-- Begin SELECTION --

A Day at the Sausage Factory
At least one senator will ask the Bush administration to disclose its reasons for asking the current archivist of the United States, former Kansas Democratic Gov. John Carlin, to resign, before approving his potential successor, Allen Weinstein.
Sen. Carl Levin, D-Mich., pointed to the White House's responsibility to provide Congress with an explanation for its decision to dismiss a sitting archivist and urged the other members of the Senate Governmental Affairs committee to join him in his request Thursday at Weinstein's nomination hearing.
This question is really the big one. "It sticks out so far that you could break it into three pieces and each one would be long enough to goose someone up in the bronx," as Saul Goodman put it. But since there is no answer for now, all we can do is speculate. So I will.
Sitting there in the audience gave me a clear view of the situation: here was a man with, as Kevin put it, not a single political bone in his body. He seemed generally flustered by the whole affair, and baffled by the Senator's questions concerning his appointment. As if he never really bothered to think about the hows and why fors of it all.
The Senators, being Good Politicians, fell all over themselves to convey that they each and every one respected Weinstein and thought he was more than qualified for the job (an assessment not shared by my fellow colleagues in the audience. Weinstein had no knowledge of the National Archives and Records Administration's long term strategic goals, something we students could easily have told him as we've all received copies of this document in numerous classes).

-- End SELECTION --

▸ TO BE DONE
1 – In the account of the nomination hearing, which senator urged Governmental Affairs committee members to join his request for an explanation of the archivist's dismissal?
2 – List every line of the records that contains the string "further", treating case as significant.

-- Begin EXTRACTED INFORMATION --

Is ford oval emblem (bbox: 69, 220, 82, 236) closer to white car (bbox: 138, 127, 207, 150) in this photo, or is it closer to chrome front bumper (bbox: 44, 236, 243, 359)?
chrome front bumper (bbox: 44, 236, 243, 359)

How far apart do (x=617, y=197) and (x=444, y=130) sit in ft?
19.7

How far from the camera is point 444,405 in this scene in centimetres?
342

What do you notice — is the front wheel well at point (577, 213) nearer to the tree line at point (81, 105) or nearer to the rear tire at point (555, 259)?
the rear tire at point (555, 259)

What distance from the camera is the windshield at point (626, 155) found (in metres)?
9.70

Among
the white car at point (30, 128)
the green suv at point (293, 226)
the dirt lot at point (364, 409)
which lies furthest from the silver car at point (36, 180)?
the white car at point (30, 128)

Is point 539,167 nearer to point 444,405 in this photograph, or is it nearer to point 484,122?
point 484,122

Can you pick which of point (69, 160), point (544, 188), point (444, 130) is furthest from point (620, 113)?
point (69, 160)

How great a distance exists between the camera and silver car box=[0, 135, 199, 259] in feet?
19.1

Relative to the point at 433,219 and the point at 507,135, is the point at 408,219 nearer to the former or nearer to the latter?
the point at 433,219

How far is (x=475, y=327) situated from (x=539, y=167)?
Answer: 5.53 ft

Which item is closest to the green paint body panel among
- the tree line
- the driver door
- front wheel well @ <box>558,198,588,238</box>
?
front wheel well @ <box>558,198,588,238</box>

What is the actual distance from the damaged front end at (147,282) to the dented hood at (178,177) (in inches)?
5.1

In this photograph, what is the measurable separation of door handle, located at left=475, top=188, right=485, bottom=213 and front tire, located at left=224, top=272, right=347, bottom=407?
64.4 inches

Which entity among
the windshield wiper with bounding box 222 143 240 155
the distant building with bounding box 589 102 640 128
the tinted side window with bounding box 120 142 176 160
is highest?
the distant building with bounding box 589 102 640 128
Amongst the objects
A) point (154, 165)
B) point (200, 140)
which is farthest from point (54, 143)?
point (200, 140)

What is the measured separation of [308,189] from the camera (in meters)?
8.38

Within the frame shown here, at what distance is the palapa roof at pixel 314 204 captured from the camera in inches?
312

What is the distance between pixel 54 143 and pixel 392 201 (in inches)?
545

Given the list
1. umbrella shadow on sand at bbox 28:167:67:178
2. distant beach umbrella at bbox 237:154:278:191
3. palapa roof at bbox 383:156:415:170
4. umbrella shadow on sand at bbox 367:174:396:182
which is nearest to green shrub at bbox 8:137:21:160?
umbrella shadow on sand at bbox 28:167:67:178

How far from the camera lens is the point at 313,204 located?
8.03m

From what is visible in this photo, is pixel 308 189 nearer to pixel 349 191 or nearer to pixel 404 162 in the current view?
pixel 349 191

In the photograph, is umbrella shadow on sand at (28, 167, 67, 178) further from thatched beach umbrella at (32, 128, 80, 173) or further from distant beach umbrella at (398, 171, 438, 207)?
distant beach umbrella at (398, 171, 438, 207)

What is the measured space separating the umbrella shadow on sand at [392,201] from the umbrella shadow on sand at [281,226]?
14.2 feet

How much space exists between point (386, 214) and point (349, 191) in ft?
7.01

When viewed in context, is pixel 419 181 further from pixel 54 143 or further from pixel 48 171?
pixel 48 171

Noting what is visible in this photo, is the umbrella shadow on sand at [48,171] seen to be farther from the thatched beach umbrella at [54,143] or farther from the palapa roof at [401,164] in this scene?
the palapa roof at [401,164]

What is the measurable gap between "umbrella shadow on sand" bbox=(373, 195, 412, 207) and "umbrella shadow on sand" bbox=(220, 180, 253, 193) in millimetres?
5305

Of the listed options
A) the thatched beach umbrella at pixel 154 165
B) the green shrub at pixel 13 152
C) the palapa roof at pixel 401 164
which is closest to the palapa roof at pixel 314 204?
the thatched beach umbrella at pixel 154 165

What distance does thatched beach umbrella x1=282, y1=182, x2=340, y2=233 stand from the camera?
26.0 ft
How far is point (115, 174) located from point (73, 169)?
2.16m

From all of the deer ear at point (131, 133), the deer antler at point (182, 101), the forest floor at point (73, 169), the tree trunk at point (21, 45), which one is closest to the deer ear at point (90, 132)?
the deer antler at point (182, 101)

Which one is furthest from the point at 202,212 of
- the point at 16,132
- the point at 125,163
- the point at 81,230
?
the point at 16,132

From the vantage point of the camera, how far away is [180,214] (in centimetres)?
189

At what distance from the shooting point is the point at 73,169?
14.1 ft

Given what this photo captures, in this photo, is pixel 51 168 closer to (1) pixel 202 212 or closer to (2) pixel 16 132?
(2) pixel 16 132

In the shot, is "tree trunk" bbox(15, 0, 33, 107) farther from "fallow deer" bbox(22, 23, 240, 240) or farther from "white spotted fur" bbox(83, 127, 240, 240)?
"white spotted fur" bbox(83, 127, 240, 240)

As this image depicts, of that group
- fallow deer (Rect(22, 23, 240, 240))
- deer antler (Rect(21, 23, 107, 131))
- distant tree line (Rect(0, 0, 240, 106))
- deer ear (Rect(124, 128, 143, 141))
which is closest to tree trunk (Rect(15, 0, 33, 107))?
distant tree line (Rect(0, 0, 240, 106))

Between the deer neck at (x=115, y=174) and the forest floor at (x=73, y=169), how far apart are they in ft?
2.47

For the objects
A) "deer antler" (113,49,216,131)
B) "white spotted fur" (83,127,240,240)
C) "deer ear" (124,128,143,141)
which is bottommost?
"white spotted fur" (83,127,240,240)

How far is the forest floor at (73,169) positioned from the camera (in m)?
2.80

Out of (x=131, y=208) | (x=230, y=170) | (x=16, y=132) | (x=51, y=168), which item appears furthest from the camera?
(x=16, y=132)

-- End EXTRACTED INFORMATION --

▸ ANSWERS PROVIDED
1 – Sen. Carl Levin, D-Mich.

2 –
In the photograph, is umbrella shadow on sand at (28, 167, 67, 178) further from thatched beach umbrella at (32, 128, 80, 173) or further from distant beach umbrella at (398, 171, 438, 207)?
When viewed in context, is pixel 419 181 further from pixel 54 143 or further from pixel 48 171?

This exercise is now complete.